As you can see, smaller values of $\gamma$ improve the confidence bound when many observations are (nearly) zero. The Kaplan-Wald method is quite competitive with Continuous Penny Sampling in this case when $\gamma = 0.1$.

In [6]:
# Nonstandard mixture: a pointmass at 1 and a uniform[0,1]
ns = np.array([25, 50, 100, 400])  # sample sizes
ps = np.array([0.9, 0.99, 0.999])    # mixture fraction, weight of pointmass
alpha = 0.05  # 1- (confidence level)
reps = int(1.0e4) # just for demonstration
gamma = np.array([0.01, 0.1, 0.5, 0.9, 0.999])  # tuning constant in Kaplan-Wald
xtol = 1.0e-12

cols = ['mass at 1', 'sample size']
cols.extend(['KW cov ' + str(g) for g in gamma])
cols.extend(['KW low ' + str(g) for g in gamma])

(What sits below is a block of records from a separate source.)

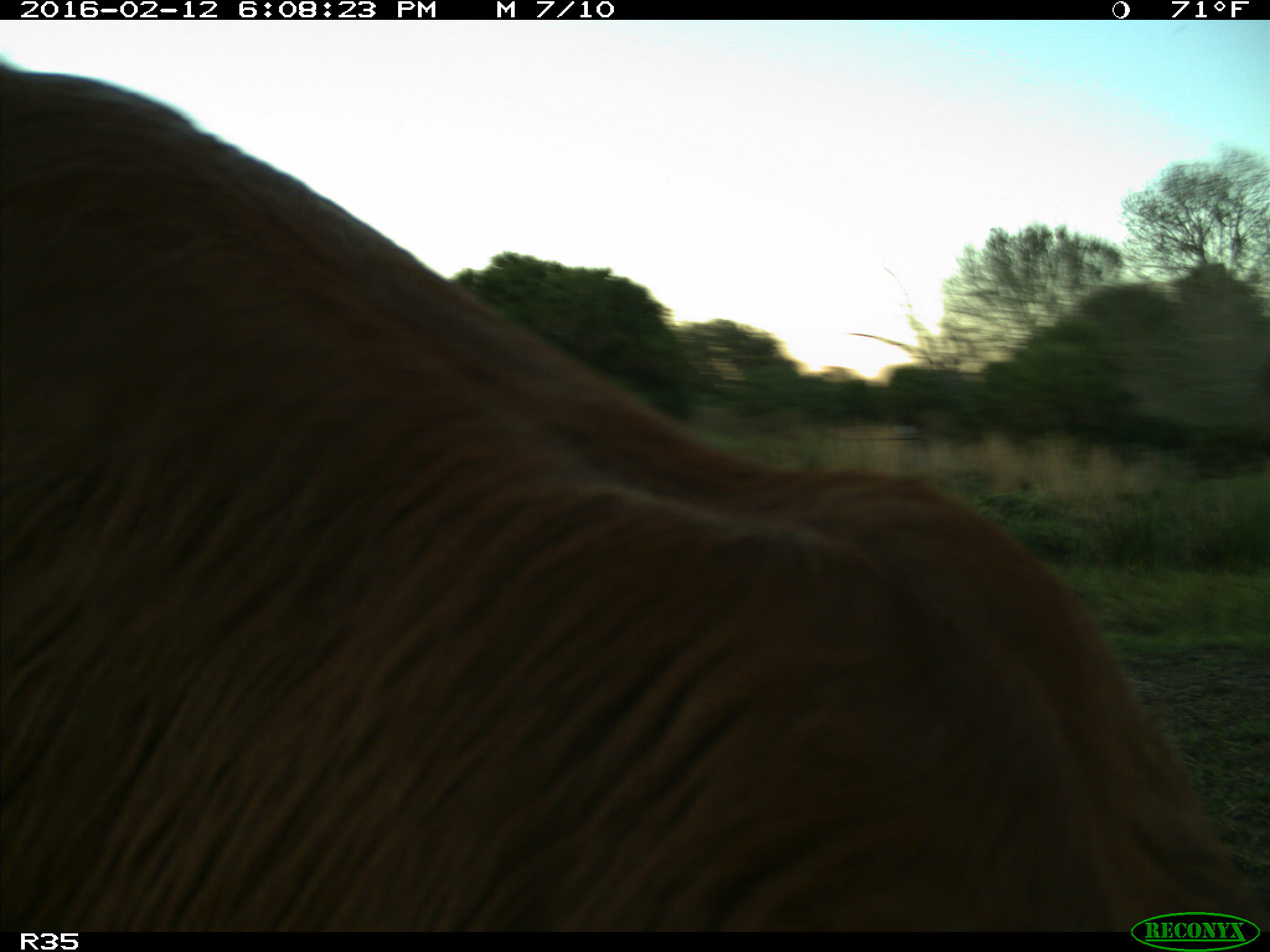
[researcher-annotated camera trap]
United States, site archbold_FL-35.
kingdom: Animalia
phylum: Chordata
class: Mammalia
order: Artiodactyla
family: Bovidae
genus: Bos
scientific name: Bos taurus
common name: domestic cow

simTable = pd.DataFrame(columns=cols)

for p in ps:
    popMean = (1-p)*0.5 + p
    for n in ns:
        covK = np.zeros(len(gamma))
        lowK = np.zeros(len(gamma))

        for rep in range(int(reps)):
            sam = np.random.uniform(size=n)
            ptMass = np.random.uniform(size=n)
            pennies = np.random.uniform(size=n)
            sam[ptMass < p] = 1.0
            samMean = np.mean(sam)
            #
            for i in range(len(gamma)):
                kLow = kaplanWaldLowerCI(sam, cl = 1-alpha, gamma = gamma[i], xtol = xtol)
                covK[i] += (kLow <= popMean)
                lowK[i] += kLow
            #
            
        theRow = [p, n]
        theRow.extend([str(100*float(covK[i])/float(reps)) + '%' for i in range(len(gamma))])
        theRow.extend([str(round(lowK[i]/float(reps),4)) for i in range(len(gamma))])
        simTable.loc[len(simTable)] = theRow
#
ansStr =  '<h3>Simulated coverage probability and expected lengths of one-sided nonparametric confidence intervals ' +\
          'mixture of U[0,1] and pointmass at 1</h3>' +\
          '<strong>Nominal coverage probability ' + str(100*(1-alpha)) +\
          '%</strong>. <br /><strong>Estimated from ' + str(int(reps)) + ' replications.</strong>'

display(HTML(ansStr))
display(simTable)

Simulated coverage probability and expected lengths of one-sided nonparametric confidence intervals mixture of U[0,1] and pointmass at 1

Nominal coverage probability 95.0%.
Estimated from 10000 replications.
mass at 1 sample size KW cov 0.01 KW cov 0.1 KW cov 0.5 KW cov 0.9 KW cov 0.999 KW low 0.01 KW low 0.1 KW low 0.5 KW low 0.9 KW low 0.999
0 0.900 25.0 100.0% 100.0% 100.0% 100.0% 100.0% 0.069 0.4164 0.7496 0.8145 0.8193
1 0.900 50.0 100.0% 100.0% 100.0% 100.0% 100.0% 0.1322 0.5859 0.8383 0.8707 0.8699
2 0.900 100.0 100.0% 100.0% 100.0% 98.33% 97.6% 0.2349 0.7269 0.888 0.899 0.8938
3 0.900 400.0 100.0% 100.0% 98.08% 96.18% 96.67% 0.5422 0.8824 0.928 0.9067 0.8941
4 0.990 25.0 100.0% 100.0% 100.0% 100.0% 100.0% 0.0724 0.4375 0.7921 0.8696 0.8798
5 0.990 50.0 100.0% 100.0% 100.0% 100.0% 100.0% 0.1386 0.6149 0.8846 0.9288 0.934
6 0.990 100.0 100.0% 100.0% 100.0% 100.0% 100.0% 0.2462 0.7628 0.9372 0.9605 0.9629
7 0.990 400.0 100.0% 100.0% 100.0% 100.0% 100.0% 0.568 0.9253 0.9795 0.9848 0.9848
8 0.999 25.0 100.0% 100.0% 100.0% 100.0% 100.0% 0.0728 0.4397 0.7965 0.8754 0.8862
9 0.999 50.0 100.0% 100.0% 100.0% 100.0% 100.0% 0.1393 0.6179 0.8896 0.9351 0.9411
10 0.999 100.0 100.0% 100.0% 100.0% 100.0% 100.0% 0.2473 0.7664 0.9421 0.9666 0.9697
11 0.999 400.0 100.0% 100.0% 100.0% 100.0% 100.0% 0.5706 0.9296 0.9847 0.9911 0.9918

However, using a small value of $\gamma$ hurts the confidence bound—at least for small sample sizes—when $x$ tends to have few values near zero.